→ 課題内容
原文によると、発売週の初登場1位はB'zでしたが、翌週に逆転して1位となったラルクの曲は何ですか。

前回の投稿で、アルバムを一度に批評するのはかなりの労力が必要と思ったので、今後は曲単位でレビューしていきます(;^ω^)

 

今回、この3曲を選んだ理由は、今からちょうど22年前にリリースされたことと、この3曲をだした時がラルクの絶頂期だと思っているからだ。

 

同年4月に、ラルクより先駆けで、当時のライバルであったGLAYが「シングル2枚同時発売」という史上初の試みでセンセーショナルなリリースをしていた。

おそらく、ラルクもそれに対抗していたのは間違いないと思う。オリコン初登場1位記録を更新していたB'zと発売日をかぶらせ直接対決を挑んだ姿勢もカッコよかった。(結果は初登場1位がB'z、2~4位がラルクだったが翌週には「HONEY」が逆転1位)

 

とはいえ、曲を聴いた当時は、とてもシングル曲にふさわしい大衆性を備えていたとは思えなかった。

ラルクのメンバーすら「HONEY」はシングル候補だったが、花葬はカップリング候補だったとインタビューで語っていた。

ただ、花葬と浸食という2曲を表に出したことで、ファン層を拡大したのは間違いない。2曲ともken作曲の真骨頂である「ダークさ」が存分に発揮されており、個人的に「花葬」はラルクの代名詞だと思っている。

→ 元データ
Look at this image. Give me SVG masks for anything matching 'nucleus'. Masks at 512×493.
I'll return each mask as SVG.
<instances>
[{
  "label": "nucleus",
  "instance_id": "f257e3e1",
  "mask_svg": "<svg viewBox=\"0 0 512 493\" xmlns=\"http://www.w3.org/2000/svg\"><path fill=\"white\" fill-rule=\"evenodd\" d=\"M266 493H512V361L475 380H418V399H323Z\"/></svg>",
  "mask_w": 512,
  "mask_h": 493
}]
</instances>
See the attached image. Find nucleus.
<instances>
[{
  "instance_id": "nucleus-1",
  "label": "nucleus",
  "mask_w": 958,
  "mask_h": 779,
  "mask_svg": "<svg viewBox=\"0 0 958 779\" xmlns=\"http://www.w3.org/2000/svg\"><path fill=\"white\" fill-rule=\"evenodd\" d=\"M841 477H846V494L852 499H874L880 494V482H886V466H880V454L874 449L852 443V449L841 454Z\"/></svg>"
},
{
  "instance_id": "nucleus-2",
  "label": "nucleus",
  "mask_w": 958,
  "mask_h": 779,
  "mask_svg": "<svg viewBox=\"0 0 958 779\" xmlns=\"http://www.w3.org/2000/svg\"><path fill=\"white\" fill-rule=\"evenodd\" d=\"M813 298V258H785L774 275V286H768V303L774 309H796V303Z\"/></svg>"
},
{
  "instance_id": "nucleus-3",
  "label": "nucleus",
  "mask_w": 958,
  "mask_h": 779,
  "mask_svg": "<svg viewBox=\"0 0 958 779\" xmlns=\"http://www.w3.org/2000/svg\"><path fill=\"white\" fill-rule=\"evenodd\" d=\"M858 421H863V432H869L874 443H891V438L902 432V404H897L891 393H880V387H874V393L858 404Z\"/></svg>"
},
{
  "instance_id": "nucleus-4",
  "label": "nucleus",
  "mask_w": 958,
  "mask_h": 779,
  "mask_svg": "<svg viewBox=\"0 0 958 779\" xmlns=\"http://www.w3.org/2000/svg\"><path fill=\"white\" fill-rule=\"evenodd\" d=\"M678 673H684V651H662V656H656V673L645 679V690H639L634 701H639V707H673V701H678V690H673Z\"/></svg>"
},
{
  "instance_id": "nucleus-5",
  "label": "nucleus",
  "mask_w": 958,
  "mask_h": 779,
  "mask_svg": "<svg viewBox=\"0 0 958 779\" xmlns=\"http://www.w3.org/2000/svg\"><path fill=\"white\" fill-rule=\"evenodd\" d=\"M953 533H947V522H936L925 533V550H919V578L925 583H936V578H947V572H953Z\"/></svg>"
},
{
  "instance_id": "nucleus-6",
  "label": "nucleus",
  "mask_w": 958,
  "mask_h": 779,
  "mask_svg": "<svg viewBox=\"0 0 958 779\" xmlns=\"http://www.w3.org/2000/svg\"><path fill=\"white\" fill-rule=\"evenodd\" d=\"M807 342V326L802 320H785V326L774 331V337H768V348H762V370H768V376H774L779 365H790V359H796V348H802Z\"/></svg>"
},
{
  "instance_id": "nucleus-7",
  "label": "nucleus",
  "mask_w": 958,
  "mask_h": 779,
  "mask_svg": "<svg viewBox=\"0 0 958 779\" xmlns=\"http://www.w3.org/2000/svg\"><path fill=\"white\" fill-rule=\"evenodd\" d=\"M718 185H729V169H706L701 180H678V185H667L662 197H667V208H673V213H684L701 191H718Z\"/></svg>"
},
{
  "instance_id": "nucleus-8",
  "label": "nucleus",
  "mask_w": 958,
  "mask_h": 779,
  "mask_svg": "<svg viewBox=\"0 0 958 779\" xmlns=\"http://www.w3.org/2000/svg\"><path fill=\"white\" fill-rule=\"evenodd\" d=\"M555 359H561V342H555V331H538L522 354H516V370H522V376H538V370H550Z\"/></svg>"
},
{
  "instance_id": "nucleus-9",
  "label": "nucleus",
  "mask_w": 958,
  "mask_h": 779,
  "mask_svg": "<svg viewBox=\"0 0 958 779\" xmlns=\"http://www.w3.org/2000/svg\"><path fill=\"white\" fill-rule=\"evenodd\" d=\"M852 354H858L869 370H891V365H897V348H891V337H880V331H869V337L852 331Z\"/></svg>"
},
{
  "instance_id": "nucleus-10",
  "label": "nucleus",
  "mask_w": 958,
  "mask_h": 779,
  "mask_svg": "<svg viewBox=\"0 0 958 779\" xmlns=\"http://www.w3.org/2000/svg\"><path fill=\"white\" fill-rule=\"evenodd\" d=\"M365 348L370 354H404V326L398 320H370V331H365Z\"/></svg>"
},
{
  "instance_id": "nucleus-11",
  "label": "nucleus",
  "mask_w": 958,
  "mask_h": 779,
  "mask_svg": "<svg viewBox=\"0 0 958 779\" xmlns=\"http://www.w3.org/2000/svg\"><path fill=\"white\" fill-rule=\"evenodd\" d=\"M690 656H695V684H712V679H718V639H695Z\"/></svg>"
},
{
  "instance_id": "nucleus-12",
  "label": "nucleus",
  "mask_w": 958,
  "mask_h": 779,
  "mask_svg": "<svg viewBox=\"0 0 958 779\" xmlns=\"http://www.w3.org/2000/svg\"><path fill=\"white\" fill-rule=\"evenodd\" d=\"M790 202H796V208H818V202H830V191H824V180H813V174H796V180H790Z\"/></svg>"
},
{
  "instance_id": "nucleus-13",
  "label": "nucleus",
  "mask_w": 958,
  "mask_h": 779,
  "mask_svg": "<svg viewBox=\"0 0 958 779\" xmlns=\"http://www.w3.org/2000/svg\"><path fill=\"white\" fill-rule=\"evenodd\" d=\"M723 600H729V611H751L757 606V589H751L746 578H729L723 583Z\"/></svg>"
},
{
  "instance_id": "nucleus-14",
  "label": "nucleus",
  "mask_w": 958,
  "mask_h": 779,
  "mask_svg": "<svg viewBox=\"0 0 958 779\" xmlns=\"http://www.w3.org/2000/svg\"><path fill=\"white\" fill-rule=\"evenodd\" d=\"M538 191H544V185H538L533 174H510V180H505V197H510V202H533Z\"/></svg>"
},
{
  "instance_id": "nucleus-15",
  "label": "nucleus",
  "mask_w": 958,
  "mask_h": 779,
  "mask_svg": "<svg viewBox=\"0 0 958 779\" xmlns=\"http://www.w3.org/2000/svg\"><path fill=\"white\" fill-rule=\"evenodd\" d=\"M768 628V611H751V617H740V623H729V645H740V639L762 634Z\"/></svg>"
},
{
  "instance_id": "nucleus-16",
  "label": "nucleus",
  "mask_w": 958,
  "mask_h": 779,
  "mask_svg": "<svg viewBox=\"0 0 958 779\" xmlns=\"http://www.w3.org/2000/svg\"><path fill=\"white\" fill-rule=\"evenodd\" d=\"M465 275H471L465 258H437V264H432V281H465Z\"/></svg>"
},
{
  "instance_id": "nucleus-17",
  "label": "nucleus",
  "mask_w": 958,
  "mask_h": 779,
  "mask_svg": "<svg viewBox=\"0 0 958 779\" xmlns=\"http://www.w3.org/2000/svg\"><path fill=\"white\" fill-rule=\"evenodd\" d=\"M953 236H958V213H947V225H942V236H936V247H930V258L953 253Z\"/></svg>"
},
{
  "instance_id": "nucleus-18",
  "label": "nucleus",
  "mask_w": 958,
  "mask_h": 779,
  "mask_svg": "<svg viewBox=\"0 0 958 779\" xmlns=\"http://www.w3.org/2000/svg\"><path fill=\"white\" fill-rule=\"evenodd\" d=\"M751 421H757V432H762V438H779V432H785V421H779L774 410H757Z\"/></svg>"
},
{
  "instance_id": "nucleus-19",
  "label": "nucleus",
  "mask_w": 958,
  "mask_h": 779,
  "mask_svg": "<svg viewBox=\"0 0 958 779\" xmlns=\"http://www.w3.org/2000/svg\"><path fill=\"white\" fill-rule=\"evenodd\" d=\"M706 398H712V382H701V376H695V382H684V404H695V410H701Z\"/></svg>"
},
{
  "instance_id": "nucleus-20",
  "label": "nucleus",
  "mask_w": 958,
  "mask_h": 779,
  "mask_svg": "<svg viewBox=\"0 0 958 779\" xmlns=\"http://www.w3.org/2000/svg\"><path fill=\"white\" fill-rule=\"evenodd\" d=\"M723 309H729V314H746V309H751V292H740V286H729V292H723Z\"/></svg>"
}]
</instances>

→ 回答
「HONEY」です。